If you’re lucky, you can tag your spouse at 3:30 or 4 in the morning and tell him it’s his turn to attempt to placate your miserable three-year-old. He’ll be surprised since he only slept a few hours since his last shift but he’ll willingly take the boy from your arms. You will fall back asleep on the nearest clear surface–your bed, the guest bed in your tiny office, the couch or recliner downstairs. You don’t even remember how many times you have rotated among these locations, or the glider in the kids’ room, throughout the night, in attempts to soothe the boy with a change of scenery or a snuggle position that will somehow bring him relief.
The next day you will feel completely disoriented, leaving the house in the morning only for medicine that you pray will be an acceptable flavor. You also get chocolate, thinking this may serve as an incentive and reward for swallowing the medicine if it proves to be offensive. The chocolate is met with enthusiasm and devoured even though it turns out bubble gum Benadryl is not so awful. But somehow the chocolate causes distress and there is rushing to the bathroom where no one throws up but rather drools and dribbles m&m residue and refuses to drink water or milk and he becomes generally hysterical.
What seems to be the only way to distract him from the itch is movies, so naturally you let him watch age inappropriate films such as Ghostbusters and Ghostbusters 2, which you bought on iTunes (in a bundle with the new all-female version) because he’s been obsessed with Ghostbusters for months based solely on seeing the Ghostbusters Lego sets in the Lego catalog which he read so much it completely fell apart.

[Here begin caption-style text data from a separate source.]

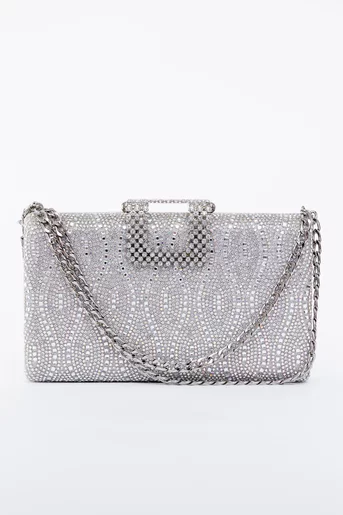 Clutch elegant argintiu decorat cu strasuri PAS0912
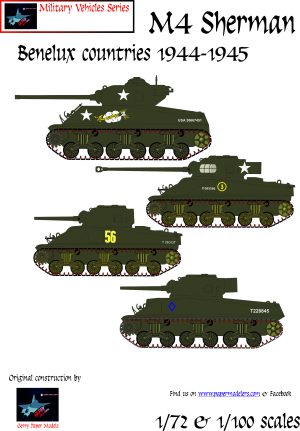1/72 and 1/100 M4 Sherman in Benelux countries 1944-1945 (4) Kit Bundle Paper Model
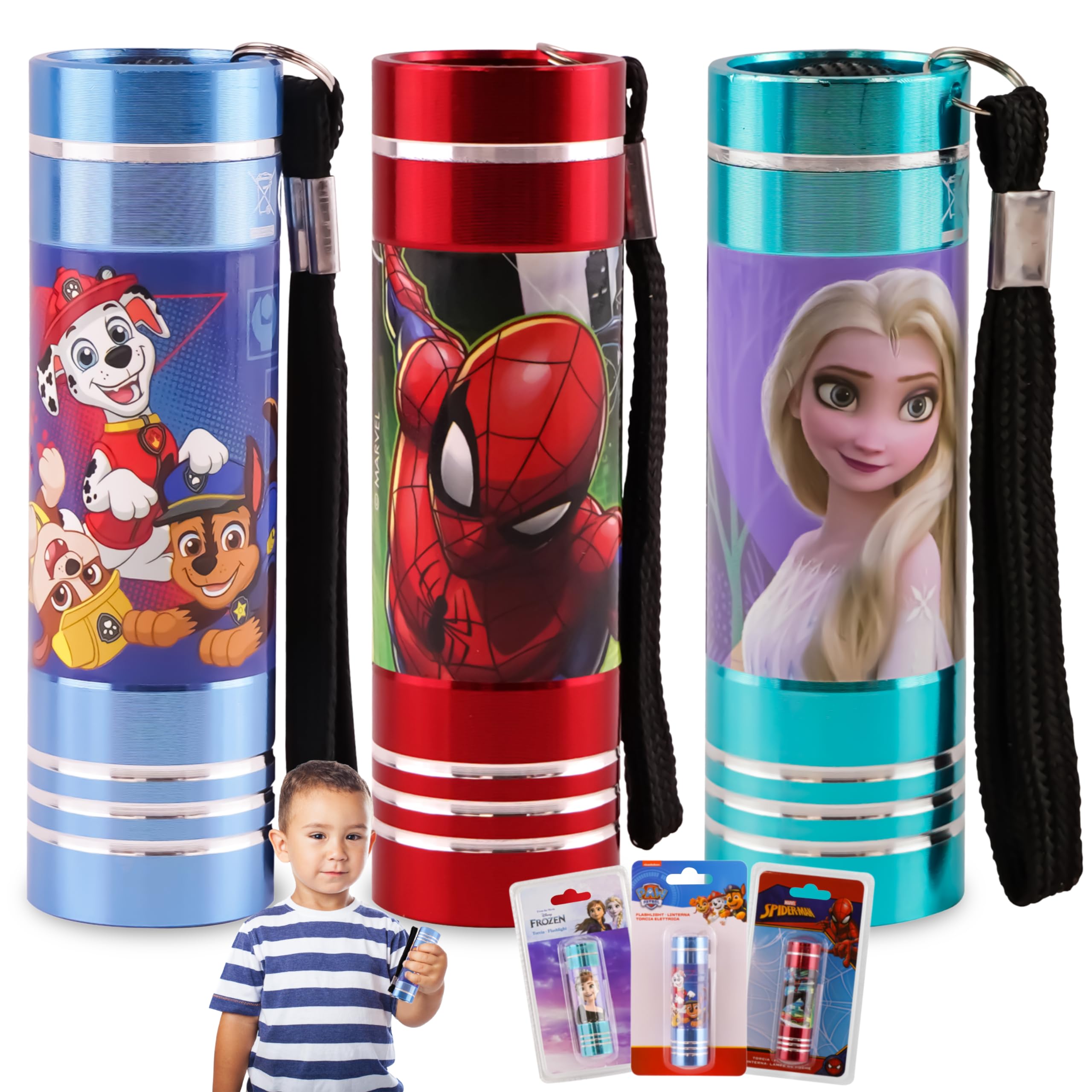 3Pcs Children's Christmas Torches, Frozen, PAW Patrol and Spiderman LED Torch, Super Bright LED Aluminium Torches, Nightlights with Lanyard for Travel, Kids Xmas Flashlights Gift 3+ Y Size - 8.7cm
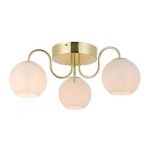 Nordlux Franca Taklampa Metall och Glas Mässing | 130mm - Passande för 3x E14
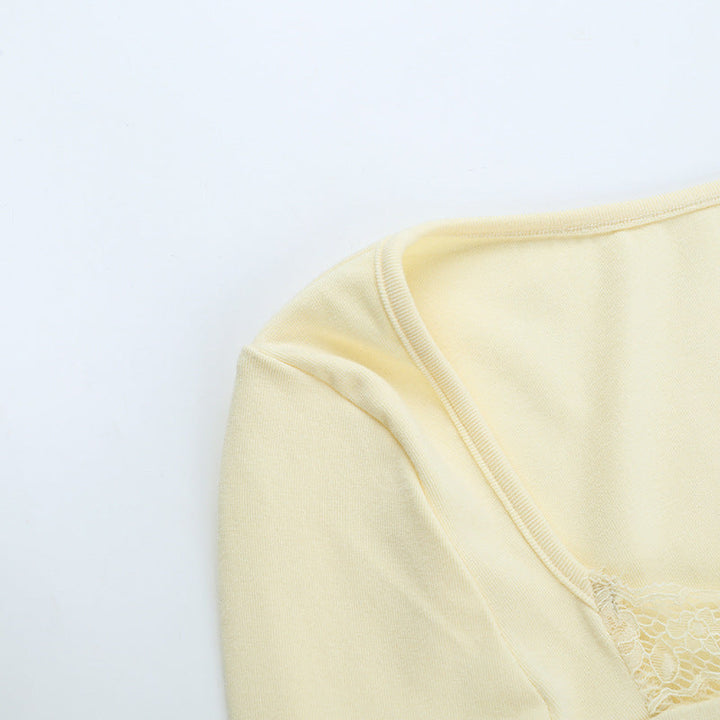 Lace hem long sleeve solid top  | Festival Outfits Women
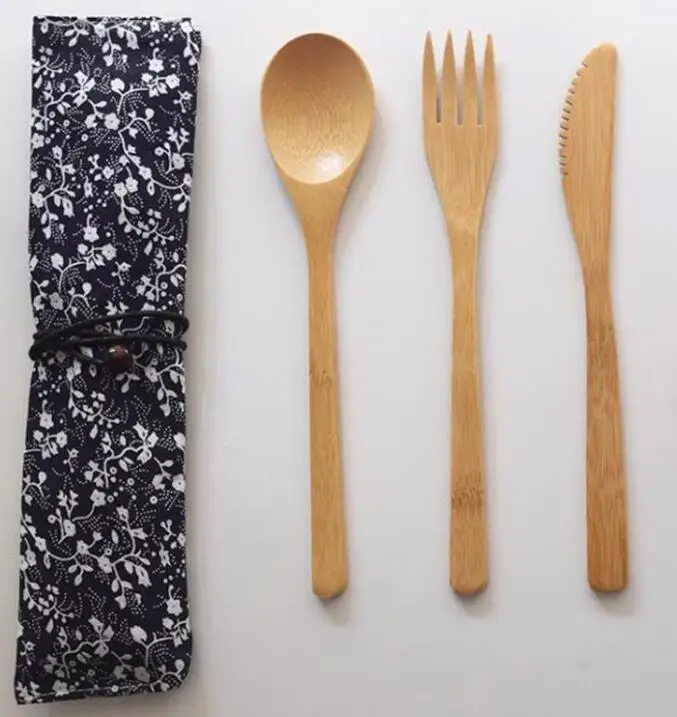 spoon fork knife Столовые приборы бамбуковые многоразовые 30 шт(10 комплектов) японская Ложка Вилка набор палочек для еды бамбуковая кухонная посуда - Цвет: spoon fork knife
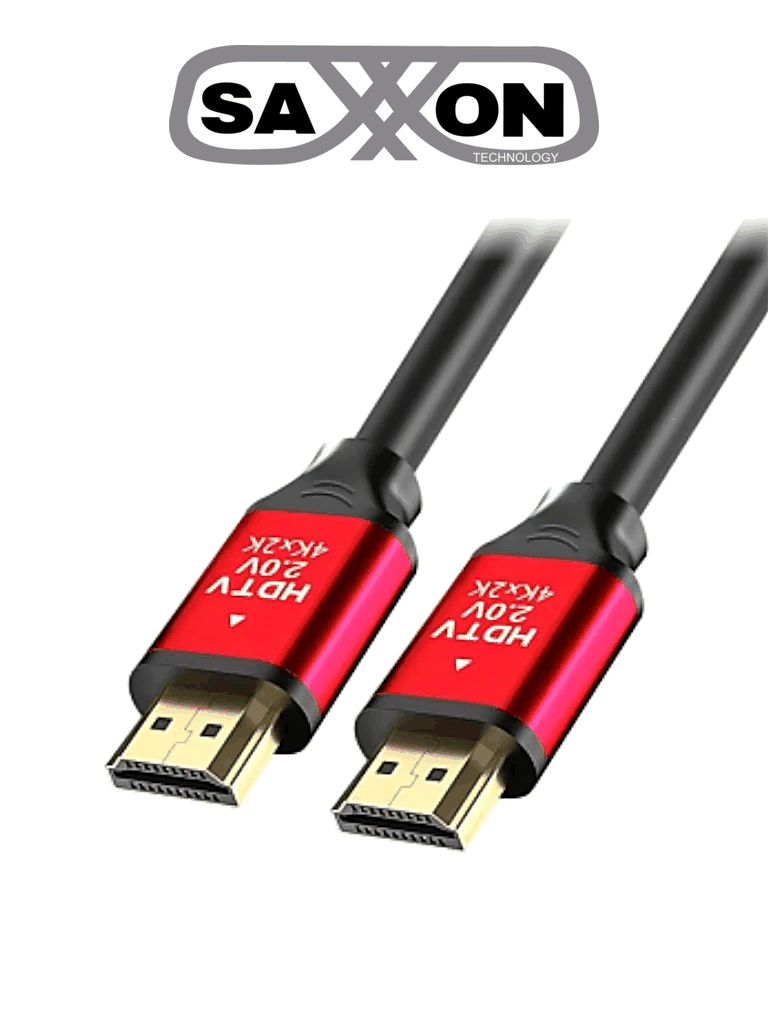 SAXXON HDMI-150 - Cable HDMI de 15 metros de alta velocidad / Versión 2.0 / Resolución 4K / Canal de retorno de audio ARC / Video 3D / Blindado para reducir interferencias / Chapado en oro / Alta resistencia y durabilidad. - Código: HDMI-150 | Compra en Guadalajara
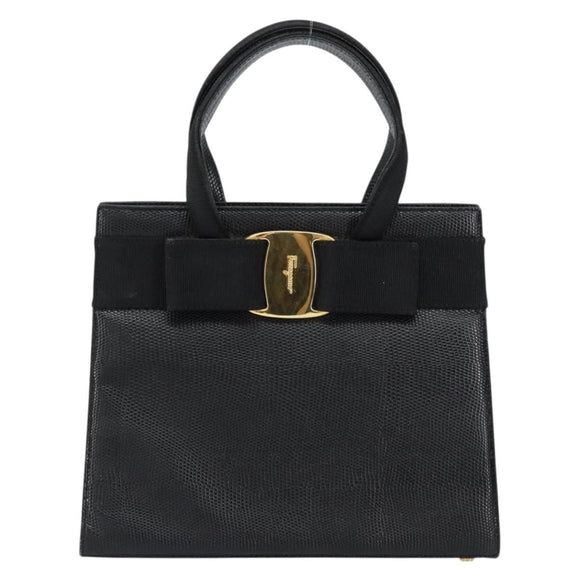 Salvatore Ferragamo Vala Hand Bag Leather Black Gold Auth 153051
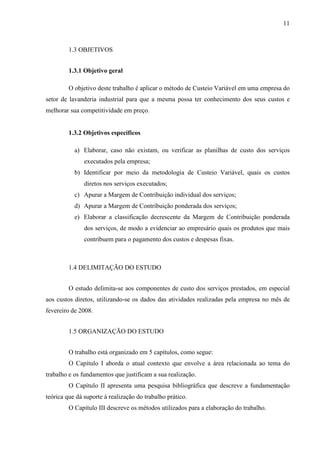 Custeio VariáVel Lavanderia Industrial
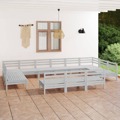 Conjunto Lounge de Jardim Pinho Maciço Branco 13 pcs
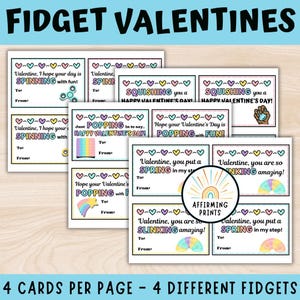 Puede incluir: Ocho tarjetas de San Valent&iacute;n imprimibles con diferentes juguetes sensoriales. Las tarjetas tienen un tema de arco&iacute;ris e incluyen el texto "SPINNING", "POPPING", "SQUISHING" y "SLINKING".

Ghostbusters is much worse than you remember it being, but he likes it. You observe that Bill Murray is ageless. Then you watch Annie (the version starring Quvenzhané Wallis) which all of you have seen at least a dozen times but it’s easier to take than Ghostbusters and big sister needs a chance to choose.
Sometime during the film fest he rallies enough to ask for you to high five his feet, and at last he consents to let you spread on the baking soda paste you whisked up, which seems to help at least a little and it makes you feel better that you’re actually doing something useful for your sick child.
You play Legos at his request even though you are weary of playing good guys vs. bad guys and would rather just build. Sometimes he will build with you but today he just wants you to be a bad guy farmer while he is twin Iron Man brothers teamed up with a mini figure you made at the new Lego store that you named Frank. You wonder how on earth you can disinfect all the Legos.
You check your phone so much that he actually starts tapping your arm to get you to put your phone away. You feel bad that you’re looking at the phone, although to be fair you’re spending about 25% of the time you’re on it looking up information about coxsackievirus or texting people at school to tell them to be in the lookout for signs. The rest of the time you’re just distracting yourself from the unpleasantness at hand, or trying to feel a connection with the world and other grownups who are out living their lives since you and your husband are at home unable to leave the side of your child except to do dishes or laundry to fetch medicine or ice packs or wash your hands approximately 500 times. You notice that you’re running out of soap.
Eventually you and your daughter leave the house to get Five Guys, which later you regret. But while you’re there hurriedly shelling peanuts and quizzing her on Virginia geography for her upcoming social studies test, you feel gloriously liberated. Even circling through Clarendon for 15 minutes to find a parking spot–you completely forgot it was Saturday night when you left the house–isn’t so bad because you and your daughter can listen to Harry Potter.
Thankfully your son is hungry and thirsty at last and eats a little dinner and drinks some water and some milk. At one point you go into the bathroom with him and he sees the rash all over his mouth while he’s washing his hands and looking in the mirror. He is, understandably, dismayed, but he doesn’t cry.
You change your clothes a few times because he’s been desperately rubbing his face and hands and feet all over you throughout the day. You strip the pillows and wash all the blankets. You wash your hands another 500 times. You check facebook and get sympathy and advice from other parents.
You worry that your daughter will catch it. She worries too and she meticulously avoids touching his legos or other toys and brings down sheets and a comforter and her own pillow to lie on the love seat where he has been lying. This is actually pretty smart, you think.
Finally both children are in bed. You enjoy listening to your husband practice mandolin. You do a little cleaning triage. You know you should just go to bed but it is lovely to be awake when no children are awake, for just a little while. You hope, hard, that everyone will sleep through the night and that tomorrow brings healing.